_Extracted text_
---+---
Moonshine and Murder In Loudoun
In Loudoun County, as in Fairfax, the early years of Prohibition enforcement were marked by some leniency and much confusion over which branch of officials could enforce in which location. A case in point was a raid conducted in 1921 by State Prohibition Officers Brown and Meadows from Richmond. A still was reported to be operating on Vandevanter’s Island in the Potomac River. It was a good location for a still because it was far from the Maryland shore and did not offer anything to attract visitors from the Virginia side.
Acting on a tip, in a typewritten unsigned letter, the Richmond officers traveled to Loudoun County. The letter gave complete instructions as to how to find the still. The state officers were instructed to go to a camp at the side of the river where they would find an unsecured motorboat that they could use to access the Island. The officers followed the instructions and surprised Bob Jenkins as he was running the still. The Loudoun Mirror reported that he didn’t even try to resist due to the fact that the state officers were heavily armed. Jenkins was arrested and brought back to Leesburg along with his still and three or four gallons of whiskey.
---+---
_Entries provided_
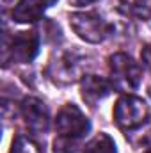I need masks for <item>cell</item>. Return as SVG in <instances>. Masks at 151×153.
I'll return each mask as SVG.
<instances>
[{"label": "cell", "instance_id": "cell-12", "mask_svg": "<svg viewBox=\"0 0 151 153\" xmlns=\"http://www.w3.org/2000/svg\"><path fill=\"white\" fill-rule=\"evenodd\" d=\"M53 153H84V150H80V146L76 144V139L59 135L53 143Z\"/></svg>", "mask_w": 151, "mask_h": 153}, {"label": "cell", "instance_id": "cell-5", "mask_svg": "<svg viewBox=\"0 0 151 153\" xmlns=\"http://www.w3.org/2000/svg\"><path fill=\"white\" fill-rule=\"evenodd\" d=\"M5 55L11 57L13 62H30L34 61V57L39 52V36L34 30H27V32H16L9 45H5Z\"/></svg>", "mask_w": 151, "mask_h": 153}, {"label": "cell", "instance_id": "cell-10", "mask_svg": "<svg viewBox=\"0 0 151 153\" xmlns=\"http://www.w3.org/2000/svg\"><path fill=\"white\" fill-rule=\"evenodd\" d=\"M84 153H117V150L110 135L98 134L84 146Z\"/></svg>", "mask_w": 151, "mask_h": 153}, {"label": "cell", "instance_id": "cell-11", "mask_svg": "<svg viewBox=\"0 0 151 153\" xmlns=\"http://www.w3.org/2000/svg\"><path fill=\"white\" fill-rule=\"evenodd\" d=\"M9 153H43V152H41V146L34 139H30L27 135H18V137H14Z\"/></svg>", "mask_w": 151, "mask_h": 153}, {"label": "cell", "instance_id": "cell-4", "mask_svg": "<svg viewBox=\"0 0 151 153\" xmlns=\"http://www.w3.org/2000/svg\"><path fill=\"white\" fill-rule=\"evenodd\" d=\"M55 128H57L59 135H62V137L80 139L91 130V123L76 105L70 103L59 111L57 119H55Z\"/></svg>", "mask_w": 151, "mask_h": 153}, {"label": "cell", "instance_id": "cell-6", "mask_svg": "<svg viewBox=\"0 0 151 153\" xmlns=\"http://www.w3.org/2000/svg\"><path fill=\"white\" fill-rule=\"evenodd\" d=\"M21 116H23L25 125L29 126V130L34 132V134H44L50 126V114H48L46 105L34 96L23 100Z\"/></svg>", "mask_w": 151, "mask_h": 153}, {"label": "cell", "instance_id": "cell-14", "mask_svg": "<svg viewBox=\"0 0 151 153\" xmlns=\"http://www.w3.org/2000/svg\"><path fill=\"white\" fill-rule=\"evenodd\" d=\"M141 61H142V64L151 71V45H146V46L142 48V52H141Z\"/></svg>", "mask_w": 151, "mask_h": 153}, {"label": "cell", "instance_id": "cell-16", "mask_svg": "<svg viewBox=\"0 0 151 153\" xmlns=\"http://www.w3.org/2000/svg\"><path fill=\"white\" fill-rule=\"evenodd\" d=\"M4 2H11V0H4Z\"/></svg>", "mask_w": 151, "mask_h": 153}, {"label": "cell", "instance_id": "cell-17", "mask_svg": "<svg viewBox=\"0 0 151 153\" xmlns=\"http://www.w3.org/2000/svg\"><path fill=\"white\" fill-rule=\"evenodd\" d=\"M146 153H151V150H150V152H146Z\"/></svg>", "mask_w": 151, "mask_h": 153}, {"label": "cell", "instance_id": "cell-15", "mask_svg": "<svg viewBox=\"0 0 151 153\" xmlns=\"http://www.w3.org/2000/svg\"><path fill=\"white\" fill-rule=\"evenodd\" d=\"M70 2H73L76 5H84V4H91V2H94V0H70Z\"/></svg>", "mask_w": 151, "mask_h": 153}, {"label": "cell", "instance_id": "cell-9", "mask_svg": "<svg viewBox=\"0 0 151 153\" xmlns=\"http://www.w3.org/2000/svg\"><path fill=\"white\" fill-rule=\"evenodd\" d=\"M50 68H55V71L50 73V75L59 84L73 82L76 78V75H78V64H76L75 57H71V53L62 55L61 59H57V62H52Z\"/></svg>", "mask_w": 151, "mask_h": 153}, {"label": "cell", "instance_id": "cell-1", "mask_svg": "<svg viewBox=\"0 0 151 153\" xmlns=\"http://www.w3.org/2000/svg\"><path fill=\"white\" fill-rule=\"evenodd\" d=\"M109 68H110V80L115 89L123 93L135 91L142 80L141 66L126 53H114L109 59Z\"/></svg>", "mask_w": 151, "mask_h": 153}, {"label": "cell", "instance_id": "cell-2", "mask_svg": "<svg viewBox=\"0 0 151 153\" xmlns=\"http://www.w3.org/2000/svg\"><path fill=\"white\" fill-rule=\"evenodd\" d=\"M148 117V103L133 94L121 96L114 105V121L123 130L139 128Z\"/></svg>", "mask_w": 151, "mask_h": 153}, {"label": "cell", "instance_id": "cell-7", "mask_svg": "<svg viewBox=\"0 0 151 153\" xmlns=\"http://www.w3.org/2000/svg\"><path fill=\"white\" fill-rule=\"evenodd\" d=\"M55 0H20L13 9V20L18 23H34L43 18L44 11Z\"/></svg>", "mask_w": 151, "mask_h": 153}, {"label": "cell", "instance_id": "cell-3", "mask_svg": "<svg viewBox=\"0 0 151 153\" xmlns=\"http://www.w3.org/2000/svg\"><path fill=\"white\" fill-rule=\"evenodd\" d=\"M70 25L80 39L87 43H101L112 30L110 23L96 13H73L70 16Z\"/></svg>", "mask_w": 151, "mask_h": 153}, {"label": "cell", "instance_id": "cell-8", "mask_svg": "<svg viewBox=\"0 0 151 153\" xmlns=\"http://www.w3.org/2000/svg\"><path fill=\"white\" fill-rule=\"evenodd\" d=\"M110 89H112V85L105 78L96 75H85L80 84V94L91 107H94L98 102L107 98L110 94Z\"/></svg>", "mask_w": 151, "mask_h": 153}, {"label": "cell", "instance_id": "cell-13", "mask_svg": "<svg viewBox=\"0 0 151 153\" xmlns=\"http://www.w3.org/2000/svg\"><path fill=\"white\" fill-rule=\"evenodd\" d=\"M132 13L139 20H144V22L151 20V0H133Z\"/></svg>", "mask_w": 151, "mask_h": 153}]
</instances>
---+---
_Goals_
A. Answer these questions from the Loudoun moonshine account, one line each:
(i) What city were the state officers from?
(ii) What kind of letter gave the tip?
(iii) Which newspaper said Jenkins made no attempt to resist?
B. List every person named in the Loudoun moonshine account.

_Exercise answers_
A.
(i) Richmond
(ii) A typewritten, unsigned letter
(iii) The Loudoun Mirror

B.
Brown
Meadows
Bob Jenkins